• _PASSAGE PROVIDED_
Primary official data products from the Swarm mission include calibrated time series of scalar and vector magnetic fields (1 and 50 Hz temporal resolution), vector electric field and plasma drift, electron density, and ion and electron temperatures (2 Hz temporal resolution) (Friis-Christensen et al., 2006). These time series are called Level-1b (L1b) products. A family of enhanced data products that are derived through appropriate mathematical algorithms using the satellite observations are called Level-2 (L2) products and monitors further parameters of the near Earth space environment. An overview of all L1b and L2 products is given in Olsen et al. (2013). Some of these products can be processed on short time delays of less than 20 minutes/day, and others provide great opportunity for further development for future space weather products. This chapter aims at introducing the potential of these products for space weather application. The usefulness of the data and their derived products cover a broad spectrum of space weather areas; among others the description of the electromagnetic environment, quantification of magnetospheric energy input into the Earth’s upper atmosphere or specification of different types of ionospheric plasma structuring.

• _EXERCISE REQUIREMENTS_
(a) Answer each question using the passage on Swarm data products above, marking your answers (i), (ii), (iii).
(i) At what temporal resolutions are the calibrated magnetic field time series provided?
(ii) What name is given to these calibrated time series?
(iii) Which publication gives an overview of all L1b and L2 products?
(b) Write the sentences that would come next in the passage on Swarm data products, continuing from its final sentence.

• _STORED DATA_
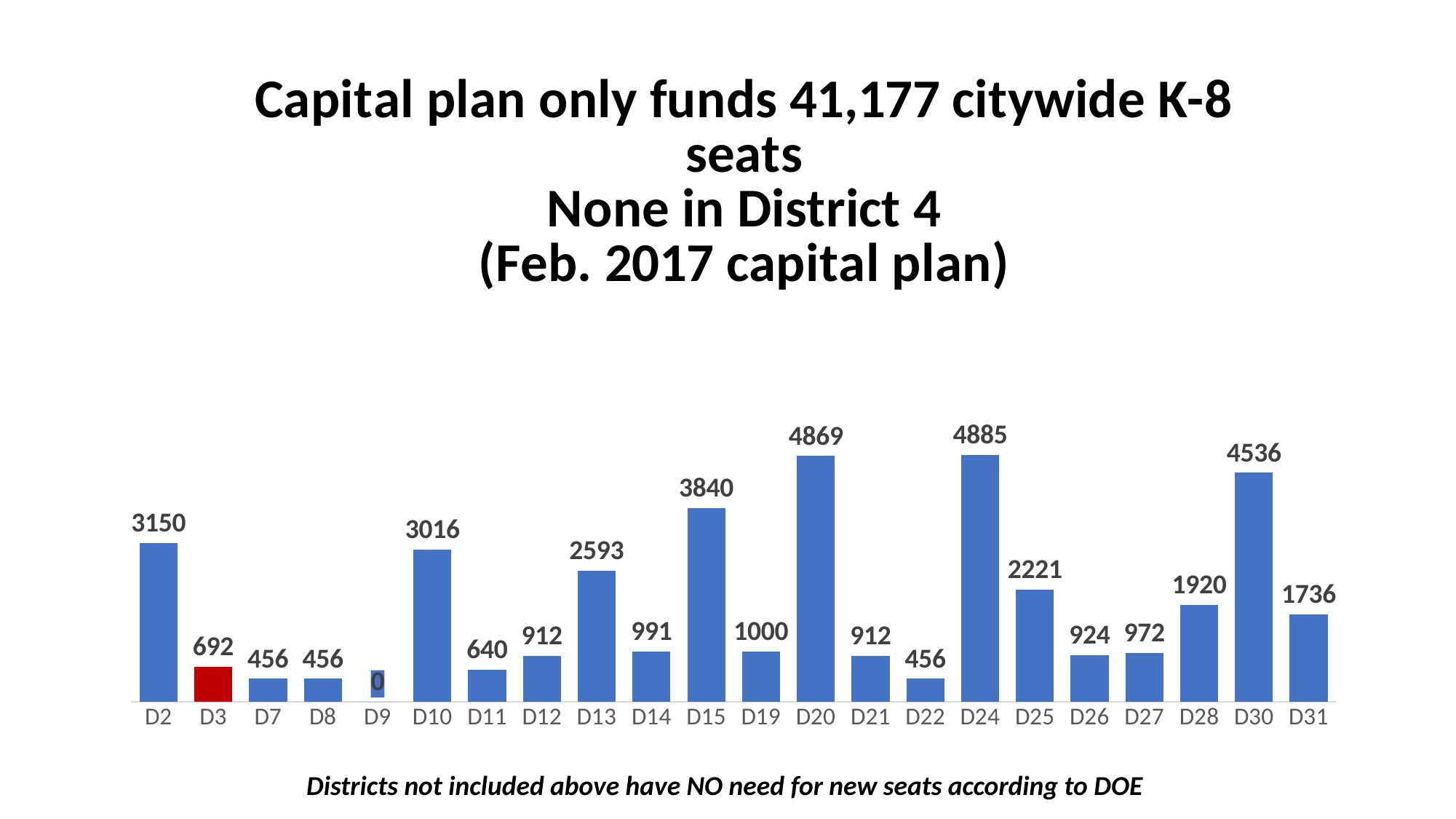
What value is shown for D25? 2221 What is the difference between the values for D30 and D31? 2800 What value is shown for D15? 3840 Which district has the highest value? D24 What value is shown for D9? 0 Which is larger, the value for D25 or the value for D28? D25 How many districts are shown on the x axis? 22 Which district has the lowest value? D9 What value is shown for D3? 692 Which district's bar is coloured red instead of blue? D3 What kind of chart is this? Bar chart What is the difference between the values for D2 and D10? 134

• _TASK-BY-TASK ANSWERS_
(a)
(i) 1 and 50 Hz
(ii) Level-1b (L1b) products
(iii) Olsen et al. (2013)

(b)
Special interest in space weather activity often focuses on the polar ionosphere. In this region, the Earth’s magnetic field lines are almost vertically inclined and are connected to the magnetosphere or directly into the interplanetary magnetic field carried by the solar wind. Solar wind and magnetospheric energy can directly couple to the polar ionosphere. The ionosphere/magnetosphere coupling is reflected by typical polar ionospheric current systems and field-aligned currents connecting to magnetospheric processes (described in textbooks, e.g., Prolss, 2004; Kelley, 2009).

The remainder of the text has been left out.